* [What you should do] Working from the line that contains "Of the point at 52,297" down to the last line below, repeat each line exactly.

━━━━━━━━━━━━━━━━━━━━━━━━━━━━━━

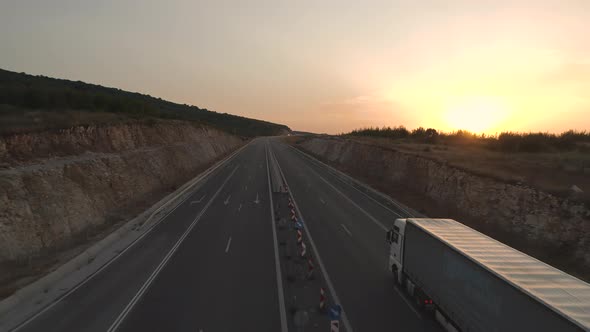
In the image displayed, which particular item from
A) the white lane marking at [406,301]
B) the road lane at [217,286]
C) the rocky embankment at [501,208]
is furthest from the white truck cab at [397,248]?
the rocky embankment at [501,208]

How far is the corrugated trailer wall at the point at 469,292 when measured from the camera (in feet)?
21.6

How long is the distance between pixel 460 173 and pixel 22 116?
37.0 meters

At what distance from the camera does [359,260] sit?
15.8 metres

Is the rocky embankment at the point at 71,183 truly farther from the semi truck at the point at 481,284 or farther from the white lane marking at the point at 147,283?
the semi truck at the point at 481,284

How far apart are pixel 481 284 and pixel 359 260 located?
8.00 m

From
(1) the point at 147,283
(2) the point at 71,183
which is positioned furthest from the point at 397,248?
(2) the point at 71,183

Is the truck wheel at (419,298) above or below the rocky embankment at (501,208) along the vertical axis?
below

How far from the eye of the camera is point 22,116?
1054 inches

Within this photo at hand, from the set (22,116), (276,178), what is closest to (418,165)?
(276,178)

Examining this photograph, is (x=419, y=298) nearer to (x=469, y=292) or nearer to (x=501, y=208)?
(x=469, y=292)

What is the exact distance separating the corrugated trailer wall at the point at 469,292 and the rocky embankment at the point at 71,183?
17641 millimetres

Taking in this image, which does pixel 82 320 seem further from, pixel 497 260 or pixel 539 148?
pixel 539 148

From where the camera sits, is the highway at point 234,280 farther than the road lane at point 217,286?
→ Yes

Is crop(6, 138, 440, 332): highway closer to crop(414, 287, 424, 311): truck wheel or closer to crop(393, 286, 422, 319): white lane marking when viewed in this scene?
crop(393, 286, 422, 319): white lane marking
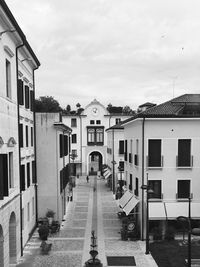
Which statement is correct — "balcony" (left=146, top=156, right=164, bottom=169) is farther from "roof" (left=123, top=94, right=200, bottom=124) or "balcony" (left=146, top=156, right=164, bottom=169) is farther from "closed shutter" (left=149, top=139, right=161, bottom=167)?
"roof" (left=123, top=94, right=200, bottom=124)

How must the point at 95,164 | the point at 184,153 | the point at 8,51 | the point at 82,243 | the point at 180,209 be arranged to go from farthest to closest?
1. the point at 95,164
2. the point at 184,153
3. the point at 180,209
4. the point at 82,243
5. the point at 8,51

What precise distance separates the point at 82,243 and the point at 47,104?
64.3m

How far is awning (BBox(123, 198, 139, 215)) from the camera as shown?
24.8m

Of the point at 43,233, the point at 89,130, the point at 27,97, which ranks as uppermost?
the point at 27,97

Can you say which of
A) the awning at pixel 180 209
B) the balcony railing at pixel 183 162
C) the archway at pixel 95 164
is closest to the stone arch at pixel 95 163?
the archway at pixel 95 164

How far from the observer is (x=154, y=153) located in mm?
24047

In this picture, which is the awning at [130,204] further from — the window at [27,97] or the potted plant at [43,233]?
the window at [27,97]

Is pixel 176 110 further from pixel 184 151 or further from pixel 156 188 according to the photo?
pixel 156 188

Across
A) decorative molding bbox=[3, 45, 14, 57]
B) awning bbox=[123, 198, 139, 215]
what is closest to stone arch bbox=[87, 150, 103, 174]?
awning bbox=[123, 198, 139, 215]

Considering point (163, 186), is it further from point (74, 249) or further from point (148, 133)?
point (74, 249)

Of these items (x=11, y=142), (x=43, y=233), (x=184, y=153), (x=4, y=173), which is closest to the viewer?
(x=4, y=173)

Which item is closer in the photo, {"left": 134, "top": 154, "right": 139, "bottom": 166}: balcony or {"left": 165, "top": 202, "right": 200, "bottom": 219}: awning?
{"left": 165, "top": 202, "right": 200, "bottom": 219}: awning

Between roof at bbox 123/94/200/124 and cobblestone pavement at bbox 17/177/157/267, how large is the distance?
9292mm

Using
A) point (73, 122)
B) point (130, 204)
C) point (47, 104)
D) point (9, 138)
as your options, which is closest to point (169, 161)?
point (130, 204)
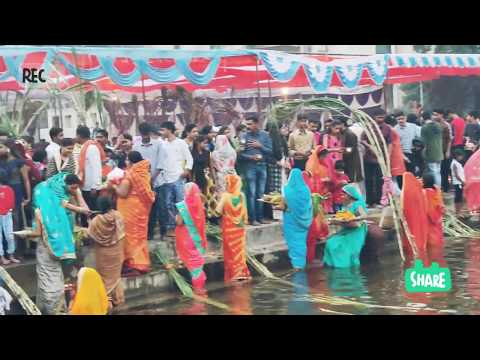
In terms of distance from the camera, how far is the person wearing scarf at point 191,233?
9117 mm

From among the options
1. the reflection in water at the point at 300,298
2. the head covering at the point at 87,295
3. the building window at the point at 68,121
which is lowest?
the reflection in water at the point at 300,298

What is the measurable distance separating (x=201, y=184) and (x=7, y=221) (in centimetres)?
201

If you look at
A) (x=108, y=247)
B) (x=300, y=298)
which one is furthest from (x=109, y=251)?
(x=300, y=298)

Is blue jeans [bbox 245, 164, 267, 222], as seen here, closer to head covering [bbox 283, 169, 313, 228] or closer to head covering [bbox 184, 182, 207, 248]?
head covering [bbox 283, 169, 313, 228]

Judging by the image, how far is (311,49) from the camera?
9523 millimetres

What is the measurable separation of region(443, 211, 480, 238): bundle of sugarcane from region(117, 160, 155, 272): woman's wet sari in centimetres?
297

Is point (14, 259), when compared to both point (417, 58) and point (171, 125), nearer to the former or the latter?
point (171, 125)

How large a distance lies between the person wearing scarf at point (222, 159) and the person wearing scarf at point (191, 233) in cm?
39

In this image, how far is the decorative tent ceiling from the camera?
8.27 metres

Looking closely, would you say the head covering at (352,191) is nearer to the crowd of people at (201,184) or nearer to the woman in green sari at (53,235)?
the crowd of people at (201,184)

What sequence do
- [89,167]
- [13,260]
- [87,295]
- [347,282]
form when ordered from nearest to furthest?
[87,295], [13,260], [89,167], [347,282]

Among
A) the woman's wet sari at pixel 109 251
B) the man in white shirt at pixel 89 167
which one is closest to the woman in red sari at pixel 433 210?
the woman's wet sari at pixel 109 251

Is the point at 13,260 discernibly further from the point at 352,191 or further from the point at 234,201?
the point at 352,191

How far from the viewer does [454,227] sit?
31.8ft
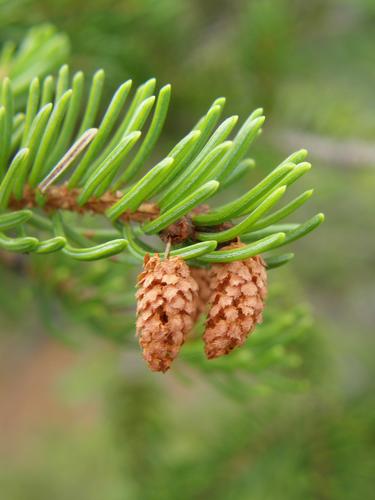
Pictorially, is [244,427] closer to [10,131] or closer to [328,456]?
[328,456]

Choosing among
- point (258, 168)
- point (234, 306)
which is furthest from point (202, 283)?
point (258, 168)

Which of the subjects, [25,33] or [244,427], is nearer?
[25,33]

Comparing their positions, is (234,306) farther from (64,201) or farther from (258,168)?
(258,168)

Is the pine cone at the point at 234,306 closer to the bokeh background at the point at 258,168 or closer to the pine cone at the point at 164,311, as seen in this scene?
the pine cone at the point at 164,311

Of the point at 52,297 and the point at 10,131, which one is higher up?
the point at 10,131

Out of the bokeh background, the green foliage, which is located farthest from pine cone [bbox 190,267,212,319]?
the bokeh background

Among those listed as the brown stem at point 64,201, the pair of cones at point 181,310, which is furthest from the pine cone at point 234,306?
the brown stem at point 64,201

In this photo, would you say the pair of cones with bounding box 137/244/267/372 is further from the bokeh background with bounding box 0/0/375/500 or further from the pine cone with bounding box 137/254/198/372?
the bokeh background with bounding box 0/0/375/500

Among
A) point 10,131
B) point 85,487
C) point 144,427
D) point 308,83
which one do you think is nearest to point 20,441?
point 85,487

━━━━━━━━━━━━━━━━━━━━━━━━━━━━━━

* [Problem solution]
Of the point at 52,297 and the point at 10,131, which one is higher up?
the point at 10,131

Out of the bokeh background, the green foliage, which is located farthest from pine cone [bbox 190,267,212,319]?
the bokeh background

Among those listed as the brown stem at point 64,201, the pair of cones at point 181,310, which is furthest from the pine cone at point 234,306?
the brown stem at point 64,201

In this photo, would you say the pair of cones with bounding box 137/244/267/372 is further from the bokeh background with bounding box 0/0/375/500 or further from the pine cone with bounding box 137/254/198/372?
the bokeh background with bounding box 0/0/375/500

Among
A) point 10,131
B) point 85,487
C) point 144,427
D) point 308,83
which one do you think is nearest to point 20,441?
point 85,487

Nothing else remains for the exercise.